Wednesday, October 28, 2009

Does jock culture dominate?

John Hodgman makes some fantastic, thought-stimulating points on baseball and jock culture in his interview with The Pitch.

Baseball is the only sport I am capable of tolerating, because of its historicity and its fundamental weirdness and slowness. And its fondness for large, sedentary men. It is essentially a vehicle for nostalgia, which is the most toxic of impulses.

[...]

Well, I don't hate sports -- I completely appreciate the passion people feel for sports, and indeed, as I say in the new book, there's a lot more in common with your average baseball stats nerd as there is with a guy swinging a foam sword around than there is not. There's a lot of geekery surrounding sports that I actually get and appreciate.

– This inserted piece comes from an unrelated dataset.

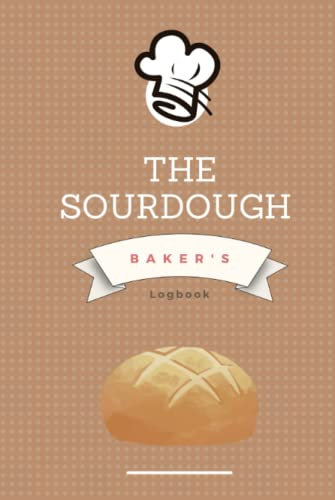 Sourdough Baker's Logbook: Sourdough Bread Recipe Logbook to Record and Track your Progress 120 Pages 6*9 inches. A great gift for breadmakers and bakers.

And I appreciate that it's market driven, but what I don't need is for sports to dominate every single part of the culture, including even high education. It has a disproportionate representation in the culture, but let the invisible hand of commerce guide us -- the invisible hand is apparently always adjusting its jock strap and not rolling a twelve-sided die. But that will change.

The Pitch: In what way?

I think that we are necessarily moving toward a geek culture. The health of our society is going to rely on information technology. It's going to rely on a familiarity with math and science and technology. Geekery in general is founded on questioning and proof via analysis of the actual world and not the world as we wish it to be. By contrast, jockdom -- not sports -- jock culture proceeds from a certainty you create in your mind: 'My town is the best because the incredibly wealthy owners decided to keep the team for now.' Or, 'My political team is the best because it was my dad's and they best stoke my primitive fears,' as opposed to 'They have the best policies for me and my family.'

Jockdom is very noble. It's not deliberative. It's certainly the best way to win wars. It's the best way to motivate teams of people to fulfill a goal -- not just war, but getting things done. The most important way to motivate a factory floor. But as you know, we're not as much of a manufacturing society as we were before. China and other big industrial nations are rewarding their nerds and technicians rather than creating a culture that makes fun of them -- it would be wise for us to embrace the book-smart as much as our culture has traditionally embraced the street-smart, the jock-smart. I'm not saying nerds must have their revenge; I'm just saying the time for wedgies is at an end.